Non è proprio possibile evitarli, né dribblarli in questo piccolo viaggio intimo attraverso le primarie di Palermo, giusto giusto vicino casa. I cartelloni della pubblicità elettorale volteggiano in via Dell’Olimpo sopra le lapidi improvvisate delle vittime di colpi di sonno, sbadataggini e sciagure stradali assortite. Forse rappresentano un presagio di disgrazia, alla stregua dei voli di certi stormi antichi. Sembrano promettere una diversa leggerezza, da gabbiani. E sono molto avanti sulla rotta dei corvi.

Allo Zen, il gazebo delle primarie è in piazza Gino Zappa. C’è pochissima gente intorno, alle dieci di mattina. Non c’è John l’americano che racconta, instancabile, la sua storia di vittima delle Torri Gemelle prima e di Palermo poi. Non c’è Fortunato che un figlio in un incidente l’ha perso davvero. Si chiamava Salvuccio, tifava Inter, era uno splendido calciatore e un bravo ragazzo. Scendi dalla macchina e ti prende una densa zaffata al gusto di urina. Un paio di donne bivaccano, sedute sulle panchine semi-distrutte e fissano il rito democratico della consultazione.

Lo Zen è perfino monotono nella narrazione di ciò che è, di ciò che peggio non potrebbe essere. Cartacce e munnizza per terra. Gli spazi verdi annegati dal sudiciume. Una identità di caos, di cose, volti, biografie e cassette della frutta accatastati alla rinfusa. E i cittadini di questa luna palermitana, ormai troppo staccata dal resto, ci vivono bene. Sguazzano nell’epicentro di un posto immondo, confessandosi per alibi di non avere altra scelta. Qui, più che altrove, ci dovrebbe essere una coda sterminata di poveri a caccia dei loro diritti. Qui, più che altrove, il voto dovrebbe essere libero per necessità fisica e non obolo di schiavi al padrone di turno. Ma non c’è passione allo Zen, non c’è nulla. L’unico riverbero di emozione umana è dato da un gruppetto messo di fianco. Voci concitate, rabbia, voglia di riscatto. E’ la miccia della rivoluzione? No. Parlano del Palermo. Si dannano per Ibra.

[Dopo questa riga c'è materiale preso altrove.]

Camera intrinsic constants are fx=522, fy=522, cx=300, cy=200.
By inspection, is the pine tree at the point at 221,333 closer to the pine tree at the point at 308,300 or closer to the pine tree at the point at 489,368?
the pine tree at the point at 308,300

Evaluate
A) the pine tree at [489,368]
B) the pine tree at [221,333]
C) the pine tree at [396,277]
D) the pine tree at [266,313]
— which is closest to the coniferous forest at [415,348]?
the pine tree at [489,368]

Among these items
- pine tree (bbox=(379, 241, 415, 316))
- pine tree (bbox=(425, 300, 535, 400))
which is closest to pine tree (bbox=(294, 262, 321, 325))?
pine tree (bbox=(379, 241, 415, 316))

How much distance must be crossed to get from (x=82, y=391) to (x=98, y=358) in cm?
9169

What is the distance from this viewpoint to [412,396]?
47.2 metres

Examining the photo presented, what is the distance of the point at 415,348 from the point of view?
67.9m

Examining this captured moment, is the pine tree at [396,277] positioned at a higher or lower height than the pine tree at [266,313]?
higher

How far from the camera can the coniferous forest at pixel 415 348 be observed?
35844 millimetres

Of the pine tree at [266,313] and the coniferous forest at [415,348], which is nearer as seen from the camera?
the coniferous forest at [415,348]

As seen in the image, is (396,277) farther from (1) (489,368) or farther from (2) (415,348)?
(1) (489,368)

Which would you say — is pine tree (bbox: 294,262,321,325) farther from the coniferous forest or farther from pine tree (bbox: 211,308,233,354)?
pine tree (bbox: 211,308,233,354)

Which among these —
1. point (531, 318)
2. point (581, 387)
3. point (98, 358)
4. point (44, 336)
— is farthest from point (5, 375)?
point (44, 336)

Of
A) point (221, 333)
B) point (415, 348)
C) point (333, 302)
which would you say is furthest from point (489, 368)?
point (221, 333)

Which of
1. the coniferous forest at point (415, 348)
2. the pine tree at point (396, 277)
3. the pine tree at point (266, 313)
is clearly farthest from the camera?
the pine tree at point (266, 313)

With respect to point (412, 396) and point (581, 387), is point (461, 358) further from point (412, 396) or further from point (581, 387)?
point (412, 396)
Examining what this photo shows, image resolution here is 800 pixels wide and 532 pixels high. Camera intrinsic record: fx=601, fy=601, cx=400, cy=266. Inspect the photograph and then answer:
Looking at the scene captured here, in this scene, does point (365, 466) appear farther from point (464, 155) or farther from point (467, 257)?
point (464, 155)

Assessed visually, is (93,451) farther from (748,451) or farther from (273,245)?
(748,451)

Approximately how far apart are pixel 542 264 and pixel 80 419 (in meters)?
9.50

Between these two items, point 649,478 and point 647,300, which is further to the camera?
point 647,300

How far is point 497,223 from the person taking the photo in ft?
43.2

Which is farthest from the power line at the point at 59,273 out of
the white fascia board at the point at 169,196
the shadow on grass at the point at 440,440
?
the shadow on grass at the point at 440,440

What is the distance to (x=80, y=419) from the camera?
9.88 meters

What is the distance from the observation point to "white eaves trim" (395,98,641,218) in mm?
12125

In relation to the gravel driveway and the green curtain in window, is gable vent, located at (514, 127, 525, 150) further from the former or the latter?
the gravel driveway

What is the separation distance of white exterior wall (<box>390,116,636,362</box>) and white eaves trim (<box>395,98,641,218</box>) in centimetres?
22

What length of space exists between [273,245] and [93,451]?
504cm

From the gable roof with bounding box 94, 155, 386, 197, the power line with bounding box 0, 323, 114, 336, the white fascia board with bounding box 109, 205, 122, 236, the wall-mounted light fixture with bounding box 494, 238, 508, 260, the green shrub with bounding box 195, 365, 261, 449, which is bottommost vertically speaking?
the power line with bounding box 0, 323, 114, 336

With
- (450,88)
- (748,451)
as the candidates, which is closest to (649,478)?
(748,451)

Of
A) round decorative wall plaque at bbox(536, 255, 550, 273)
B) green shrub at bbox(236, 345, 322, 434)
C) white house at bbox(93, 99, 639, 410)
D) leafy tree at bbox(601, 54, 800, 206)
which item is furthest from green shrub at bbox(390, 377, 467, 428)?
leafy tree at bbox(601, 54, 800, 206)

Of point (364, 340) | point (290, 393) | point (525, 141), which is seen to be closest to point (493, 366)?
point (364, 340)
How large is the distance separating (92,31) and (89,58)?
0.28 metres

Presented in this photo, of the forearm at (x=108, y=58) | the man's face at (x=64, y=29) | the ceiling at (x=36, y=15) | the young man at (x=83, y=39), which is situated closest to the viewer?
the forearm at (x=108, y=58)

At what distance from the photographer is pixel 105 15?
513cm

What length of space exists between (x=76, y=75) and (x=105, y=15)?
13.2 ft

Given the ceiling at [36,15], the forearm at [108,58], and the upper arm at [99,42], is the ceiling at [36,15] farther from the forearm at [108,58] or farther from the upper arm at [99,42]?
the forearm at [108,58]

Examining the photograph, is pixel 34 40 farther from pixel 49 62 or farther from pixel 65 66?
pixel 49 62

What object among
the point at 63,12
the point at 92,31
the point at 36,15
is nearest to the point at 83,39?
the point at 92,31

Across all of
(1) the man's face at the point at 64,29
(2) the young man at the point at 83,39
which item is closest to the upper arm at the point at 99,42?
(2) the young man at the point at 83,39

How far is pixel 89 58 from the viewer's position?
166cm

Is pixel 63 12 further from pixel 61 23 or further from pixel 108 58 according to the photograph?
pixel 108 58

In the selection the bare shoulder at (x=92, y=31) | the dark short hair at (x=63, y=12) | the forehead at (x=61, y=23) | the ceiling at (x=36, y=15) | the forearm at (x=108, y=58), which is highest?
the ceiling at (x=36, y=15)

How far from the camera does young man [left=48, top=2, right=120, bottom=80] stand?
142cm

Risalendo verso un’altra terra, verso uno delle tante micro-città di cui si compone una convenzione sociale denominata “Palermo”. Ancora le croci di via Dell’Olimpo. La svolta. Ecco l’angolo di asfalto in cui è morto Salvuccio dello Zen, figlio di Fortunato. Era sul motorino con la sua ragazza. E’ stato falciato da un ragazzo che ha spento la vita di Salvuccio e rovinato la sua. Una signora con la cellulite e il cellulare compie esercizi ginnici proprio lì, con un’occhiata distratta alla lapide costruita dal rimpianto, con i fiori, le foto e la magliettina dell’Inter campione.

Al gazebo di Mondello non c’è quasi anima viva, forse è presto. Un artista da strada inventa i suoi lazzi dopo avere steso un tappetino rosso sul selciato. I palermitani si godono il mare ritrovato. Iniziano quella corrispondenza di amorosi sensi che li condurrà, dritti, tra le braccia dell’estate. E’ un lento spogliarsi, un gioco di seduzione dello specchio azzurro, fino alla totale semi-nudità di agosto.

Forse i palermitani si salverebbero, semplicemente amandosi, come amano il mare. E’ l’idea che viene, tornando verso piazza Europa. Qui la coda si snoda lunghissima. E’ una fila multiforme che pare fatta apposta per una canzone civile di De Gregori. Qui Palermo non è più convenzione, malgrado i corvi. E’ carne, sudore. Qui Palermo è speranza.